Remix.run Logo
lottin 5 days ago

Looking at the R code in this article, I'm having a hard time understanding the appeal of tidyverse.

ngriffiths 5 days ago | parent | next [-]

For me the appeal is less that tidyverse is great and more that the R standard library is horrible. It's full of esoteric names, inconsistent use and order of parameters, unreasonable default behavior, behavior that surprises you coming from other programming experience. It's all in a couple massive packages instead of broken up into manageable pieces.

Tidyverse is imperfect and it feels heavy-handed and awkward to replace all the major standard library functions, but Tidyverse stuff is way more ergonomic.
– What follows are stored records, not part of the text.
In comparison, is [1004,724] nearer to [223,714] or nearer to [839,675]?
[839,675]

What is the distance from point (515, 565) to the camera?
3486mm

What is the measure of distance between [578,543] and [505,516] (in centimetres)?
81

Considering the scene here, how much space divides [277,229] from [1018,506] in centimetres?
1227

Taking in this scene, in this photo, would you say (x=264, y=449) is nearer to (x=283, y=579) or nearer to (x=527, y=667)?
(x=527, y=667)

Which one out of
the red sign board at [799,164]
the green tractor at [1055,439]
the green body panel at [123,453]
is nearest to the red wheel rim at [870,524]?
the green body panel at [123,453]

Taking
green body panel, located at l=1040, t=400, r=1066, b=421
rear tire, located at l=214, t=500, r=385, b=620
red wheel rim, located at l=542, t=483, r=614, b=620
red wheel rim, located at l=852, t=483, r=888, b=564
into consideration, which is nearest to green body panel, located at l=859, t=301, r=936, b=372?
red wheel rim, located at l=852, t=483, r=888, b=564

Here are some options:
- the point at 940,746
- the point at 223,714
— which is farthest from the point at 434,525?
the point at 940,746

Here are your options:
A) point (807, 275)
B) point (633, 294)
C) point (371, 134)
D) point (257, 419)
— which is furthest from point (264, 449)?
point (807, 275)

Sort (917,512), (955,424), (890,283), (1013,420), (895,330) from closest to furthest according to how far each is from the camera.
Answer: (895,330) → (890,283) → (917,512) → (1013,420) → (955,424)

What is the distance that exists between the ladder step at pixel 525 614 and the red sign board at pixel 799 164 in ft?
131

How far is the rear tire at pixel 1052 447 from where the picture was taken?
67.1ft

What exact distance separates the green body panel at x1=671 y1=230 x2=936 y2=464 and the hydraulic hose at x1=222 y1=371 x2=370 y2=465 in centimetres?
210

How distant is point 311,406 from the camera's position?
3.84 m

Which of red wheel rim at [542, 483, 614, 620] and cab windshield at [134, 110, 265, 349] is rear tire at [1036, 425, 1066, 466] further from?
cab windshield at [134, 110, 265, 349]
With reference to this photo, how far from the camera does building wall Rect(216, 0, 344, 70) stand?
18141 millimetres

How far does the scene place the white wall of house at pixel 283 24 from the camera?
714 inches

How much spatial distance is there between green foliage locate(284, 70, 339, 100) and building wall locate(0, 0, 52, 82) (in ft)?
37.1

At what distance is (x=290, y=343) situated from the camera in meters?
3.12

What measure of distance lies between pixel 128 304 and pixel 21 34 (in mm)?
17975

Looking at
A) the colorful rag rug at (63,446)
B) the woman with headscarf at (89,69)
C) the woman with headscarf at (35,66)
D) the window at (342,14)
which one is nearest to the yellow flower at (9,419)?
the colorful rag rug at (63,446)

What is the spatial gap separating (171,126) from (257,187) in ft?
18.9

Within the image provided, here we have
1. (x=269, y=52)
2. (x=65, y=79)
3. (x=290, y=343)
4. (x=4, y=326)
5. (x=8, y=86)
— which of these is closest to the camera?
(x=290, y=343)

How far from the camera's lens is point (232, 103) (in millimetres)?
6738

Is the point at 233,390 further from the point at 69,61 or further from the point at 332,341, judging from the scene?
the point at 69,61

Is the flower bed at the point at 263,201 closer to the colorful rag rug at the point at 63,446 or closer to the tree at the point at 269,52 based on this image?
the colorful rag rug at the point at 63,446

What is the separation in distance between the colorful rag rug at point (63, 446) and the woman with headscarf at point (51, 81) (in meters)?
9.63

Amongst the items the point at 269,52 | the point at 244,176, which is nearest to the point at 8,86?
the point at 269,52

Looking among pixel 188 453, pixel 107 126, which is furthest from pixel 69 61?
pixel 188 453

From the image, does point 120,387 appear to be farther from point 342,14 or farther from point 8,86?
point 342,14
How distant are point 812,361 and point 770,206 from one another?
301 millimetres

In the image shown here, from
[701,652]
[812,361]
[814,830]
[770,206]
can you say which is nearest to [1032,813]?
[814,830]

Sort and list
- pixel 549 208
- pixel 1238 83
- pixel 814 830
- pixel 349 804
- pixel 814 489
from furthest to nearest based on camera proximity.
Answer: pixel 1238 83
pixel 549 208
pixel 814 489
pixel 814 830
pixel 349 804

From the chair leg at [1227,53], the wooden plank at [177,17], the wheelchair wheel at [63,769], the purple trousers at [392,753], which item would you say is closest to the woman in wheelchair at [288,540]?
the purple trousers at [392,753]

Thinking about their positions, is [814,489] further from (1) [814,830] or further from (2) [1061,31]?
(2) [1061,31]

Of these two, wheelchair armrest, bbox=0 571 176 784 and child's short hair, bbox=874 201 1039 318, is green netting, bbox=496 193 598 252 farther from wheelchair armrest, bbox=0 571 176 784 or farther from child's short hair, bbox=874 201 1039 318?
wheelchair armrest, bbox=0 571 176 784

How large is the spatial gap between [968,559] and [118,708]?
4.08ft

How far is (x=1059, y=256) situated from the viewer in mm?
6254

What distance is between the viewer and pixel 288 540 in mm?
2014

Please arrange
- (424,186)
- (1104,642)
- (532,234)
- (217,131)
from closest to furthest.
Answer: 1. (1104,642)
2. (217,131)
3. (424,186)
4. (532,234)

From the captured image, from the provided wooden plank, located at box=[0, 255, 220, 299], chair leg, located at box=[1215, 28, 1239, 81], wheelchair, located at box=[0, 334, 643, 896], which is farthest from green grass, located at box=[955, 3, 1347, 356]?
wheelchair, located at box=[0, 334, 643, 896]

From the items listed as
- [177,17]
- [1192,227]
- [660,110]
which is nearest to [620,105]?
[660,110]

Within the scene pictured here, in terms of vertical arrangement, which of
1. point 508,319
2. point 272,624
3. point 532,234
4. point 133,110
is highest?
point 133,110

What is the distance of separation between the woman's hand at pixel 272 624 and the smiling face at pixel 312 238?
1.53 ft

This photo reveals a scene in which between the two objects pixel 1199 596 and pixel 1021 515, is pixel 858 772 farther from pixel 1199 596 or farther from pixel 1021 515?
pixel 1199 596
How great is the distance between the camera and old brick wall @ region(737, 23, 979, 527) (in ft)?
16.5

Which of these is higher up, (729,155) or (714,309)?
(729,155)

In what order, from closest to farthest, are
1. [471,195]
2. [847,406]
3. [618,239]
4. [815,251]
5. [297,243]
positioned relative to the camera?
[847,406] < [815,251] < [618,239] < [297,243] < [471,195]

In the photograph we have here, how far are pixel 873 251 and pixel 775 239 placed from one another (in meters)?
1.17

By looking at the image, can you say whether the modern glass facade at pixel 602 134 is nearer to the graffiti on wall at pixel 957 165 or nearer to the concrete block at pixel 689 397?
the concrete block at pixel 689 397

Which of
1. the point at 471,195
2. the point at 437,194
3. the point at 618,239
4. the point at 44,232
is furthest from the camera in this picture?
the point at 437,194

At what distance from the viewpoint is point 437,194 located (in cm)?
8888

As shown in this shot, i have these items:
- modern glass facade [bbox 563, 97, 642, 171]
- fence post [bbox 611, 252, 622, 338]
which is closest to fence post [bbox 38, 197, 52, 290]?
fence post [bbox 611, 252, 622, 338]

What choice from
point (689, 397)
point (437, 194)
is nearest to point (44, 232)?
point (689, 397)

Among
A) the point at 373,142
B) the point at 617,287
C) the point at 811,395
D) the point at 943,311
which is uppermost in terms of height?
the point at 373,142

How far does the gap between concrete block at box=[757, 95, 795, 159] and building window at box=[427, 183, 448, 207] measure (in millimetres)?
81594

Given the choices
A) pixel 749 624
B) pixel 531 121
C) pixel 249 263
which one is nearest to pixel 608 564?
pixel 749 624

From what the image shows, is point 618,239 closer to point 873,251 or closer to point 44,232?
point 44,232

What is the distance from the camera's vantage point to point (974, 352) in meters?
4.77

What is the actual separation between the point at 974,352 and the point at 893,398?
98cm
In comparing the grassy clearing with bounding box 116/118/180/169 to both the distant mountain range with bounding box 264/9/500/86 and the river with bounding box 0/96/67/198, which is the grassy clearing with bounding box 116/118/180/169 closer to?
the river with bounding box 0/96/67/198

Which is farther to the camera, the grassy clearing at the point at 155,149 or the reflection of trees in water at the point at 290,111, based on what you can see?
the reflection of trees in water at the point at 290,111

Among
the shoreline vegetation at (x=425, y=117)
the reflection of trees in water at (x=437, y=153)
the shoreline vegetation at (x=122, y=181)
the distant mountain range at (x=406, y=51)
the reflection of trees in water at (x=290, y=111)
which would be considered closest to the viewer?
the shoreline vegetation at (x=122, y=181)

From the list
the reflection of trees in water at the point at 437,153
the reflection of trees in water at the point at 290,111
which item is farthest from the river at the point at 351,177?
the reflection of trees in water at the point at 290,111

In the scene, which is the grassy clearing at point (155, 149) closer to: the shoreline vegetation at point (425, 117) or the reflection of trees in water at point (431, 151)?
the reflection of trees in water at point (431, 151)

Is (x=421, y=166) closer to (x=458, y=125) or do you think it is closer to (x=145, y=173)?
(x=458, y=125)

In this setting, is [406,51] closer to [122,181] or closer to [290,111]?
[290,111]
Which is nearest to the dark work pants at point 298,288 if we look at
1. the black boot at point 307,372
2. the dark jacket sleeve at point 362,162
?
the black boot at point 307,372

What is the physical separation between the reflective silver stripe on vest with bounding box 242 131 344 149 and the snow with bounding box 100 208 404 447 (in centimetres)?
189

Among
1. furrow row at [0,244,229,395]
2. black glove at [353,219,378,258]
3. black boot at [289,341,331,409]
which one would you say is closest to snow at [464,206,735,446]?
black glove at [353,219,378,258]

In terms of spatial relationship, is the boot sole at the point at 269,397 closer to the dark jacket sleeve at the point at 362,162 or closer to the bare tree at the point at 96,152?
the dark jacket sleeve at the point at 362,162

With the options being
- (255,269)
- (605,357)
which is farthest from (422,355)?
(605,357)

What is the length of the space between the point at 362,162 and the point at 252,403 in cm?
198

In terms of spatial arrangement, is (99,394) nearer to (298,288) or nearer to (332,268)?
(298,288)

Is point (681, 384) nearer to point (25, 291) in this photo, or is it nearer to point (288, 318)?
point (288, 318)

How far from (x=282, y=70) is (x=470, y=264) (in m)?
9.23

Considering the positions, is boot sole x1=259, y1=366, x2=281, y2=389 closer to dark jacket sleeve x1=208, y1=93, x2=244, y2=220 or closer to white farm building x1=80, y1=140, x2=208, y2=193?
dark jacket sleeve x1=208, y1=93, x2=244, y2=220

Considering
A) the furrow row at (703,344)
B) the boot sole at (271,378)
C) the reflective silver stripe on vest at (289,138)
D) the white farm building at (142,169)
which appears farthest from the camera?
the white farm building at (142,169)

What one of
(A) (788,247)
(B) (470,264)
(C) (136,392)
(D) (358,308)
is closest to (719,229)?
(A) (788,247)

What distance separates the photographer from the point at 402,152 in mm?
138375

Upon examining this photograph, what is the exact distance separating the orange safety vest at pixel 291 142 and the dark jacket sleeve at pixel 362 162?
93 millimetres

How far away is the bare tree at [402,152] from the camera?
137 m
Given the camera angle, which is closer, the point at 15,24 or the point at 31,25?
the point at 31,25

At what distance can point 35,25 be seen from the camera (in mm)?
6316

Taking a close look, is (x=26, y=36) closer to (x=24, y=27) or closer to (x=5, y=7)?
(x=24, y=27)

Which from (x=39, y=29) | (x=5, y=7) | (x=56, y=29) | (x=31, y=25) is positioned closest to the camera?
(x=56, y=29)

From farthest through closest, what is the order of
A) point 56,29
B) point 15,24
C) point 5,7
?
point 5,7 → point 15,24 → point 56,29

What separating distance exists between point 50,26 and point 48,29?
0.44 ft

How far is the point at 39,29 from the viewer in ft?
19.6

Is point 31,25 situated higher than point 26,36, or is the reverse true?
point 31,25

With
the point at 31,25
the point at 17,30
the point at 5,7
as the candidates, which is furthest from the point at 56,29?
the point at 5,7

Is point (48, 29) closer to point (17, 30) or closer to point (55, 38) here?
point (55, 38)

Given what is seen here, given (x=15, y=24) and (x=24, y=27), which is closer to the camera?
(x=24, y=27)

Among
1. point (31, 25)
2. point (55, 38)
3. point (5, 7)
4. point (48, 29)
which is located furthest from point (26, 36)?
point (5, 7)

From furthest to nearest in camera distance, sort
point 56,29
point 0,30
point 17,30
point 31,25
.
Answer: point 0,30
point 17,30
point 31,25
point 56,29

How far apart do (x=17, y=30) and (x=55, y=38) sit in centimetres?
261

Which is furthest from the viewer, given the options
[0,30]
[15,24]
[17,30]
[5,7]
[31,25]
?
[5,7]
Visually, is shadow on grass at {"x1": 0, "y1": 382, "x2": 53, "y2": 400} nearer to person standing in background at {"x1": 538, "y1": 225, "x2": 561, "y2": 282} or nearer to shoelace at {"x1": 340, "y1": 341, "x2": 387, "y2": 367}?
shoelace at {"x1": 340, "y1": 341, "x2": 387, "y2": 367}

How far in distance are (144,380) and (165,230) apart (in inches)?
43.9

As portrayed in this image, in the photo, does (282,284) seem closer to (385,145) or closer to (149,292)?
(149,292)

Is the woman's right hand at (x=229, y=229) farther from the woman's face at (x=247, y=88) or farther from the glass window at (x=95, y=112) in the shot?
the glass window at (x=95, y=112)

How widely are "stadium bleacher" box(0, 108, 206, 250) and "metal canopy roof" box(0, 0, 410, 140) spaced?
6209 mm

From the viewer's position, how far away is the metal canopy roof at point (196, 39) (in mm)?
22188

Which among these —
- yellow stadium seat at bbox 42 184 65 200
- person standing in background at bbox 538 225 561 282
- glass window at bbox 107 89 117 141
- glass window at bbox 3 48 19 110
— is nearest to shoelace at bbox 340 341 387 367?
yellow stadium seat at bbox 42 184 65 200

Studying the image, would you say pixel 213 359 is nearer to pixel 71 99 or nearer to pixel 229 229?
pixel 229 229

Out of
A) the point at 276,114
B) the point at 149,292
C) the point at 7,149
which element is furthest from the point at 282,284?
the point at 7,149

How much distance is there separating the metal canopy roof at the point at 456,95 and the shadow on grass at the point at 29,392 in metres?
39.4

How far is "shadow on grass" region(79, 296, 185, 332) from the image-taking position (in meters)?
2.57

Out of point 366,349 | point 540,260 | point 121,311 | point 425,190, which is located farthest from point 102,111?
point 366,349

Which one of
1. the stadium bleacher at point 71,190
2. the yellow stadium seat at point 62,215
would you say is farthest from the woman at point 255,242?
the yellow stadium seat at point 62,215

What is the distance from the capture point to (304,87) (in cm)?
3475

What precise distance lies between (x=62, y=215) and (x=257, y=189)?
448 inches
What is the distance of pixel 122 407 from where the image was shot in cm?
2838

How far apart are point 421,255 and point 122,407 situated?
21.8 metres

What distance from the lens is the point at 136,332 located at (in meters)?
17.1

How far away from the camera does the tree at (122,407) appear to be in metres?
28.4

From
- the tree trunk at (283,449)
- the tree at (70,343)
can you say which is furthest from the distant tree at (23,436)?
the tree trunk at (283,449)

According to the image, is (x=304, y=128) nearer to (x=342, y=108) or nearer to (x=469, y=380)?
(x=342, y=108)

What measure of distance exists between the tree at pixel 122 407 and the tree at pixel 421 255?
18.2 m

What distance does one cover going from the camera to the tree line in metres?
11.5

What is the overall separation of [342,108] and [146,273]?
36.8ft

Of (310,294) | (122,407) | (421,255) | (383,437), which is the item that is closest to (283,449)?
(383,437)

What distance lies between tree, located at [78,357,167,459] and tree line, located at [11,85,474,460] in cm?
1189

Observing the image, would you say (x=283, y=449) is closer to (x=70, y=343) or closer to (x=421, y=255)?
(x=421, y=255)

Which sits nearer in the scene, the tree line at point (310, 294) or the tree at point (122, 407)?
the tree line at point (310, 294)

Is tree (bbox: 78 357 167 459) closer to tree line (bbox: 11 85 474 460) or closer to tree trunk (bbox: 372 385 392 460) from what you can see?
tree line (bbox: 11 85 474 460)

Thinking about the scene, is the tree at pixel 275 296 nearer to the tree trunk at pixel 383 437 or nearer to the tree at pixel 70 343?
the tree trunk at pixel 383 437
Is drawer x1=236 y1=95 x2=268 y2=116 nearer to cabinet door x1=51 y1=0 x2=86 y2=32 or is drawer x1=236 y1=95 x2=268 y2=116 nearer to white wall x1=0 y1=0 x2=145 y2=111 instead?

lottin 5 days ago | parent [-]

I think the R standard library is quite excellent. It pretty much follows the Unix philosophy of "doing one thing right". The only exception being `reshape` which tries to do too many things, but it can usually be avoided. It isn't inconsistent. I think the problem is the lack of tutorials that explain how to use all the data manipulation tools effectively, because there are quite a lot of functions and it isn't easy to figure out how to use them together to accomplish practical things. Tidyverse may be consistent with itself, but it's inconsistent with everything else. Either you only use tidyverse, or your program looks like an inconsistent mess.

ngriffiths 4 days ago | parent [-]

Honestly, it might partly be that I've used R somewhat irregularly and I put a lot of value in design choices that "make sense" and are easier to remember. I'm sure once you are intimately familiar with the whole base language you can be really happy and productive with it.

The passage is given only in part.